Every line of the data that includes "States" should be copied out.

----

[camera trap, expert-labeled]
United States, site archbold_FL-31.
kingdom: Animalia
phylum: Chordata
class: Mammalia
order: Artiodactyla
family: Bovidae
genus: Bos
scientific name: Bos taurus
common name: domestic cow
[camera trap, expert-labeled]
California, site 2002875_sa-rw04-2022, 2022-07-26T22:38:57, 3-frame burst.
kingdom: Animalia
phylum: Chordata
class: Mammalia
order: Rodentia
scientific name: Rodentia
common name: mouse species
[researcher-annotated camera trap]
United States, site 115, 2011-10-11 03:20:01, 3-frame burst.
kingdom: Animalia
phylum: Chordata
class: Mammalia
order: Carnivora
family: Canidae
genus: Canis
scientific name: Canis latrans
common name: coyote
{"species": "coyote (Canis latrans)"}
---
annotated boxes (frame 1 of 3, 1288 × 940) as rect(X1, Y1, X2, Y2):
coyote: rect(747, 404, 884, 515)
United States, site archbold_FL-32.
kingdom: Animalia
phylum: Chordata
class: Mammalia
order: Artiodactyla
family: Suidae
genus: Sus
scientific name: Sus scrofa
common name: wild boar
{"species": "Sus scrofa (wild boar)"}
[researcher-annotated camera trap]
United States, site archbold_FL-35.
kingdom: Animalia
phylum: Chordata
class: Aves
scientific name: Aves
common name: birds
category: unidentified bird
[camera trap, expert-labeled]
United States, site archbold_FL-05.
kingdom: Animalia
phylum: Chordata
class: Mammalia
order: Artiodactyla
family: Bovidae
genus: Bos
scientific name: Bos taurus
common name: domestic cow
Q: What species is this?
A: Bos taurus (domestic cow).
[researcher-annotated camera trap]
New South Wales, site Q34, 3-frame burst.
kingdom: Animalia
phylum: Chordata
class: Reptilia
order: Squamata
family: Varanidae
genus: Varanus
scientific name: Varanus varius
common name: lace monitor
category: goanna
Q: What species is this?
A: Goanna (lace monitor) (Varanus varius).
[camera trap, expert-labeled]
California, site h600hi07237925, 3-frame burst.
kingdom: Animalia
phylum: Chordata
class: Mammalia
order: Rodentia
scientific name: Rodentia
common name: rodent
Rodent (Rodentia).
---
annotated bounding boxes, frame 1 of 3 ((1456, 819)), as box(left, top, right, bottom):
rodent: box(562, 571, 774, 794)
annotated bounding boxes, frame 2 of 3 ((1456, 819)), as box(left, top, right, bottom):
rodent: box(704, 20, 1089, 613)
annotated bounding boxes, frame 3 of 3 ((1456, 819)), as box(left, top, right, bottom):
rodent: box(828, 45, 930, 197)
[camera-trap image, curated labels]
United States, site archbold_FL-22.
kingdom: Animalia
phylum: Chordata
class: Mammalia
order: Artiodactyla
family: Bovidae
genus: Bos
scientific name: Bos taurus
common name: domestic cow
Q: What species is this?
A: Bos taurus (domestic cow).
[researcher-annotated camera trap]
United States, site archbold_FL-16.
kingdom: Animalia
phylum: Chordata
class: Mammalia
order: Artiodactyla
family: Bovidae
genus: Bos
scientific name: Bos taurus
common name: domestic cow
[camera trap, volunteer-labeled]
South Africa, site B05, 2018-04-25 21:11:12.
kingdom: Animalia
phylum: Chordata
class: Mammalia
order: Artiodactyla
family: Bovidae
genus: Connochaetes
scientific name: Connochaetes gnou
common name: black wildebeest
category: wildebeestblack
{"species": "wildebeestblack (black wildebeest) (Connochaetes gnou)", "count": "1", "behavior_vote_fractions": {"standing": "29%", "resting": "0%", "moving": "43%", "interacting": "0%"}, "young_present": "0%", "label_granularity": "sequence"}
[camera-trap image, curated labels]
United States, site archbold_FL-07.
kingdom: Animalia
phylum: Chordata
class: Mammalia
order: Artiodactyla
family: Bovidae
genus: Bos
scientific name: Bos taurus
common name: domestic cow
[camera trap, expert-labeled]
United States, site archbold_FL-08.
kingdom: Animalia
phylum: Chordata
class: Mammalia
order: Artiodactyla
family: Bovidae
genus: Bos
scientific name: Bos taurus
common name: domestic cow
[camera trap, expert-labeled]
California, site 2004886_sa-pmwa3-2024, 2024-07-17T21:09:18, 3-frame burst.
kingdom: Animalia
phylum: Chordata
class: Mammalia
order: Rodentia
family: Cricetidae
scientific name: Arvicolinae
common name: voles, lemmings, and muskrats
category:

----

Answer for the task —
United States, site archbold_FL-31.
United States, site 115, 2011-10-11 03:20:01, 3-frame burst.
United States, site archbold_FL-32.
United States, site archbold_FL-35.
United States, site archbold_FL-05.
United States, site archbold_FL-22.
United States, site archbold_FL-16.
United States, site archbold_FL-07.
United States, site archbold_FL-08.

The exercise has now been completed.